§ DATA EXTRACTS:
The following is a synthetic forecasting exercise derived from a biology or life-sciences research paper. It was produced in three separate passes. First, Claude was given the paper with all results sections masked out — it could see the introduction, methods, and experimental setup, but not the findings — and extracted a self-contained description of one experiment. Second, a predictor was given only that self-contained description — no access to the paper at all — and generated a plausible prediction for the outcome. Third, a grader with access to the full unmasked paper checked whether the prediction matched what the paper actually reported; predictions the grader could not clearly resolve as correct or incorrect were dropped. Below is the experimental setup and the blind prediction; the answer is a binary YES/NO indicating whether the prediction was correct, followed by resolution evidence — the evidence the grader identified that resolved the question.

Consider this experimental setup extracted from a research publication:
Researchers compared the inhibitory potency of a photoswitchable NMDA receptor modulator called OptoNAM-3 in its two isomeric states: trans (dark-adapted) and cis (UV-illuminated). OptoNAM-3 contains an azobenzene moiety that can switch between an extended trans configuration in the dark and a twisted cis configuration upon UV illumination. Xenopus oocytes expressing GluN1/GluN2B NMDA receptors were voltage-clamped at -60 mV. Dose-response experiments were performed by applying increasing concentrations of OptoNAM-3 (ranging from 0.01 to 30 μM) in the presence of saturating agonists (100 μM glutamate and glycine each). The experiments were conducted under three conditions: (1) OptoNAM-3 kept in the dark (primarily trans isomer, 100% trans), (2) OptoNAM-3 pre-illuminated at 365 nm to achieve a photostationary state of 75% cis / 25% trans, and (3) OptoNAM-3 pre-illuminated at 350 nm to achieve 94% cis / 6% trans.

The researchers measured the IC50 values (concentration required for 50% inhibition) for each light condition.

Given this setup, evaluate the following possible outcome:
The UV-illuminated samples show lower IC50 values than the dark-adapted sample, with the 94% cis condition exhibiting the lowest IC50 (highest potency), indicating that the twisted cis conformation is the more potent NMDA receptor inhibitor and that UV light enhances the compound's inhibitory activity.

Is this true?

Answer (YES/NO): NO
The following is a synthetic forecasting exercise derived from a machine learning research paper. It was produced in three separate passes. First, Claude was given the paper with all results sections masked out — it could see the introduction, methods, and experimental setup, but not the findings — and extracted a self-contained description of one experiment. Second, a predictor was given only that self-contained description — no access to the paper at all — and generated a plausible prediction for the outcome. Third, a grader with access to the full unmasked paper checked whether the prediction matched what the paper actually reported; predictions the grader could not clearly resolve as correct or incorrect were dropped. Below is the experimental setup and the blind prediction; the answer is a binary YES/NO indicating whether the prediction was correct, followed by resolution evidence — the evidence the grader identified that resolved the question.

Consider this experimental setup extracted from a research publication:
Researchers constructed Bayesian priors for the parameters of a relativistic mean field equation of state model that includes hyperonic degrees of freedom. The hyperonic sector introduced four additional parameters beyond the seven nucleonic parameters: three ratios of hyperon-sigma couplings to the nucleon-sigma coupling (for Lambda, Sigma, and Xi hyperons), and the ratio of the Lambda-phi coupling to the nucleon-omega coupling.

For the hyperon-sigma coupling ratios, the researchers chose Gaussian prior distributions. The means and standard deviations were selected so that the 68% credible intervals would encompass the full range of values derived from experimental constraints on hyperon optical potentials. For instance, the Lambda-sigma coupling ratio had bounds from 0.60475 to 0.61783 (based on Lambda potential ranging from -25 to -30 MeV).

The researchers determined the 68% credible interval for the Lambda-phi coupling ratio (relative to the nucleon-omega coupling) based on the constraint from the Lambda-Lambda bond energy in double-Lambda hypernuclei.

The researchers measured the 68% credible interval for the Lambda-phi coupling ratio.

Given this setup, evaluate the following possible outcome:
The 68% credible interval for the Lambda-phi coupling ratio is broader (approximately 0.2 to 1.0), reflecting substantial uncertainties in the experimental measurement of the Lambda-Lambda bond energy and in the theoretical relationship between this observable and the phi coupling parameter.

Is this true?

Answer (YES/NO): NO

§ TRY IT:
Please reproduce each entry exactly as it appears.

§ SOLVED EXERCISE:
The following is a synthetic forecasting exercise derived from a biology or life-sciences research paper. It was produced in three separate passes. First, Claude was given the paper with all results sections masked out — it could see the introduction, methods, and experimental setup, but not the findings — and extracted a self-contained description of one experiment. Second, a predictor was given only that self-contained description — no access to the paper at all — and generated a plausible prediction for the outcome. Third, a grader with access to the full unmasked paper checked whether the prediction matched what the paper actually reported; predictions the grader could not clearly resolve as correct or incorrect were dropped. Below is the experimental setup and the blind prediction; the answer is a binary YES/NO indicating whether the prediction was correct, followed by resolution evidence — the evidence the grader identified that resolved the question.

Consider this experimental setup extracted from a research publication:
Researchers compared the inhibitory potency of a photoswitchable NMDA receptor modulator called OptoNAM-3 in its two isomeric states: trans (dark-adapted) and cis (UV-illuminated). OptoNAM-3 contains an azobenzene moiety that can switch between an extended trans configuration in the dark and a twisted cis configuration upon UV illumination. Xenopus oocytes expressing GluN1/GluN2B NMDA receptors were voltage-clamped at -60 mV. Dose-response experiments were performed by applying increasing concentrations of OptoNAM-3 (ranging from 0.01 to 30 μM) in the presence of saturating agonists (100 μM glutamate and glycine each). The experiments were conducted under three conditions: (1) OptoNAM-3 kept in the dark (primarily trans isomer, 100% trans), (2) OptoNAM-3 pre-illuminated at 365 nm to achieve a photostationary state of 75% cis / 25% trans, and (3) OptoNAM-3 pre-illuminated at 350 nm to achieve 94% cis / 6% trans.

The researchers measured the IC50 values (concentration required for 50% inhibition) for each light condition.

Given this setup, evaluate the following possible outcome:
The UV-illuminated samples show lower IC50 values than the dark-adapted sample, with the 94% cis condition exhibiting the lowest IC50 (highest potency), indicating that the twisted cis conformation is the more potent NMDA receptor inhibitor and that UV light enhances the compound's inhibitory activity.

Is this true?

Answer (YES/NO): NO
The following is a synthetic forecasting exercise derived from a machine learning research paper. It was produced in three separate passes. First, Claude was given the paper with all results sections masked out — it could see the introduction, methods, and experimental setup, but not the findings — and extracted a self-contained description of one experiment. Second, a predictor was given only that self-contained description — no access to the paper at all — and generated a plausible prediction for the outcome. Third, a grader with access to the full unmasked paper checked whether the prediction matched what the paper actually reported; predictions the grader could not clearly resolve as correct or incorrect were dropped. Below is the experimental setup and the blind prediction; the answer is a binary YES/NO indicating whether the prediction was correct, followed by resolution evidence — the evidence the grader identified that resolved the question.

Consider this experimental setup extracted from a research publication:
Researchers constructed Bayesian priors for the parameters of a relativistic mean field equation of state model that includes hyperonic degrees of freedom. The hyperonic sector introduced four additional parameters beyond the seven nucleonic parameters: three ratios of hyperon-sigma couplings to the nucleon-sigma coupling (for Lambda, Sigma, and Xi hyperons), and the ratio of the Lambda-phi coupling to the nucleon-omega coupling.

For the hyperon-sigma coupling ratios, the researchers chose Gaussian prior distributions. The means and standard deviations were selected so that the 68% credible intervals would encompass the full range of values derived from experimental constraints on hyperon optical potentials. For instance, the Lambda-sigma coupling ratio had bounds from 0.60475 to 0.61783 (based on Lambda potential ranging from -25 to -30 MeV).

The researchers determined the 68% credible interval for the Lambda-phi coupling ratio (relative to the nucleon-omega coupling) based on the constraint from the Lambda-Lambda bond energy in double-Lambda hypernuclei.

The researchers measured the 68% credible interval for the Lambda-phi coupling ratio.

Given this setup, evaluate the following possible outcome:
The 68% credible interval for the Lambda-phi coupling ratio is broader (approximately 0.2 to 1.0), reflecting substantial uncertainties in the experimental measurement of the Lambda-Lambda bond energy and in the theoretical relationship between this observable and the phi coupling parameter.

Is this true?

Answer (YES/NO): NO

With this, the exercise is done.